**Data to examine:**
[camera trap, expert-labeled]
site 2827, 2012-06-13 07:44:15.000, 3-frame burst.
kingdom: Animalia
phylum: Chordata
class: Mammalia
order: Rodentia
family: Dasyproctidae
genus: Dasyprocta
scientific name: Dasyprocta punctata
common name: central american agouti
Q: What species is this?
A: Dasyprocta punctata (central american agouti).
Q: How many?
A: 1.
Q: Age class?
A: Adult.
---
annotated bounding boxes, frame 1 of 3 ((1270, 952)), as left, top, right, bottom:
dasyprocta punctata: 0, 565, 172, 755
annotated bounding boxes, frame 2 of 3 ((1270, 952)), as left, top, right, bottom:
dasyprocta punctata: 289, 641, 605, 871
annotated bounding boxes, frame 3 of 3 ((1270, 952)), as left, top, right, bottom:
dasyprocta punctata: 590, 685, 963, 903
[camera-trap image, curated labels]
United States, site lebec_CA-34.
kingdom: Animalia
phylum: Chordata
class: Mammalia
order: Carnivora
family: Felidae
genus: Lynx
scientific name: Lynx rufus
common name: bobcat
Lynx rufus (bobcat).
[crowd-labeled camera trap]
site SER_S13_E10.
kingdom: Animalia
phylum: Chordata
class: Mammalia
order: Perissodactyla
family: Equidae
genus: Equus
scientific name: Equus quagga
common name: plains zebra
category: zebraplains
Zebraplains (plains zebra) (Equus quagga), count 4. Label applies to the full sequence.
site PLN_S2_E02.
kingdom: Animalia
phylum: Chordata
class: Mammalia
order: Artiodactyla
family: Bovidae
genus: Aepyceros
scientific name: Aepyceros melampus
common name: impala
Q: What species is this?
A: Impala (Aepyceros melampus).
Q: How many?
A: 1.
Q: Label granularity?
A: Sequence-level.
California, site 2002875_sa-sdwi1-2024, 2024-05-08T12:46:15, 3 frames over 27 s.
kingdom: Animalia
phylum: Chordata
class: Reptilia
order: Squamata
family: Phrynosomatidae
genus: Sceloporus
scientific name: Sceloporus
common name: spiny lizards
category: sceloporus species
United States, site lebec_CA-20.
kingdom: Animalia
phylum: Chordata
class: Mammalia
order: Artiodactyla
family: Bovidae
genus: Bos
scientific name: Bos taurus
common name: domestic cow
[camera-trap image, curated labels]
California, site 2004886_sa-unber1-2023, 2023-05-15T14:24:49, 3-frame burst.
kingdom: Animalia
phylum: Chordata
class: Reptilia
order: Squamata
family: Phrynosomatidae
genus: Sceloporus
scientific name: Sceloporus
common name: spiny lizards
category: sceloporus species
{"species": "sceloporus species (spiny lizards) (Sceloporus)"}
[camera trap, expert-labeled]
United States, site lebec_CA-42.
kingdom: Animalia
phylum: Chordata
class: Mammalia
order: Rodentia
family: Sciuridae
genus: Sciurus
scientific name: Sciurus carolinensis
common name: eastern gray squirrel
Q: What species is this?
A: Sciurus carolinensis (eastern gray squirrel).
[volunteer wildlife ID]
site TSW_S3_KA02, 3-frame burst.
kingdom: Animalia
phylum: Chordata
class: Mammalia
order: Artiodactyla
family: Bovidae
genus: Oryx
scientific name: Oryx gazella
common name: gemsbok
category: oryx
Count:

**Exercise brief:**
Each line in the records that carries "States" must be copied out.

**Solution for this task:**
United States, site lebec_CA-34.
United States, site lebec_CA-20.
United States, site lebec_CA-42.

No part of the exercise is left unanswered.